The Last Post Ceremony commemorating the service of (1582) Albert Cramer (served as Private Bert Reddaway), 6th Battalion, First World War

Place Middle East: Ottoman Empire, Turkey, Dardanelles, Gallipoli, Cape Helles Area, Krithia
Accession Number PAFU2015/229.01
Collection type Film
Object type Last Post film
Physical description 16:9
Maker Australian War Memorial
Place made Australia: Australian Capital Territory, Canberra, Campbell
Date made 9 June 2015
Access Open
Conflict First World War, 1914-1918
Copyright Item copyright: © Australian War Memorial
Creative Commons License This item is licensed under CC BY-NC
Copying Provisions Copy provided for personal non-commercial use

The Last Post Ceremony is presented in the Commemorative area of the Australian War Memorial each day. The ceremony commemorates more than 102,000 Australians who have given their lives in war and other operations and whose names are recorded on the Roll of Honour. At each ceremony the story behind one of the names on the Roll of Honour is told. Hosted by Meredith Duncan, the story for this day was on (1582) Albert Cramer (served as Private Bert Reddaway), 6th Battalion, First World War.

Speech transcript

1582 Albert Cramer (served as Private Bert Reddaway), 6th Battalion
KIA 8 May 1915
No photograph in collection

Story delivered 9 June 2015

Today we remember and pay tribute to Albert Cramer, who served as Private Bert Reddaway in the first AIF.
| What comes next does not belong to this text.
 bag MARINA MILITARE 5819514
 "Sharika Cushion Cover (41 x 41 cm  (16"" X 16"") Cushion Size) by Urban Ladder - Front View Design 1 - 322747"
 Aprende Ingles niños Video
Bert Cramer was born in South Yarra, Victoria, on 20 July, 1899, to Elizabeth and Charles Cramer. He attended the local state school and worked as a carrier. When war broke out in 1914, Bert was desperate to enlist even though he had only just turned 15. His mother would not give her permission, so he ran away.

Bert packed a swag and took all of his money, which amounted to ten pence, and walked to Albury from Melbourne. From there he went to Sydney and enlisted. After six weeks in camp he was told he had a problem with his eyesight which would require an operation before he could go to war. He refused the operation, and returned to Melbourne.

Cramer was not deterred, however, and he re-enlisted. He gave his name as Bert Reddaway, using his mother’s maiden name, and said that he was a 20-year-old printer. This time Bert passed the medical test, and was posted to the 6th Battalion. Shortly afterwards he left Australia for service overseas.

In early May the 6th Battalion was sent to fight alongside the British and New Zealanders at Cape Helles. On the 8th of May the battalion attempted to advance towards a hill beyond the village of Krithia. The advance went ahead under very heavy shrapnel, rifle and machine-gun fire, and the battalion suffered heavy losses.

One of those lost was Albert Cramer. He died somewhere on the battlefield, but the manner of his death was not recorded, nor was his body identified afterwards. Bert Cramer is commemorated on the Cape Helles Memorial with more than 20,000 unidentified casualties. He never saw his 16th birthday.

His name is listed on the Roll of Honour on my right, along with more than 60,000 Australians who died during the First World War.

This is but one of the many stories of service and sacrifice told here at the Australian War Memorial. We now remember Albert Cramer, and all those Australians who have given their lives in the service of our nation.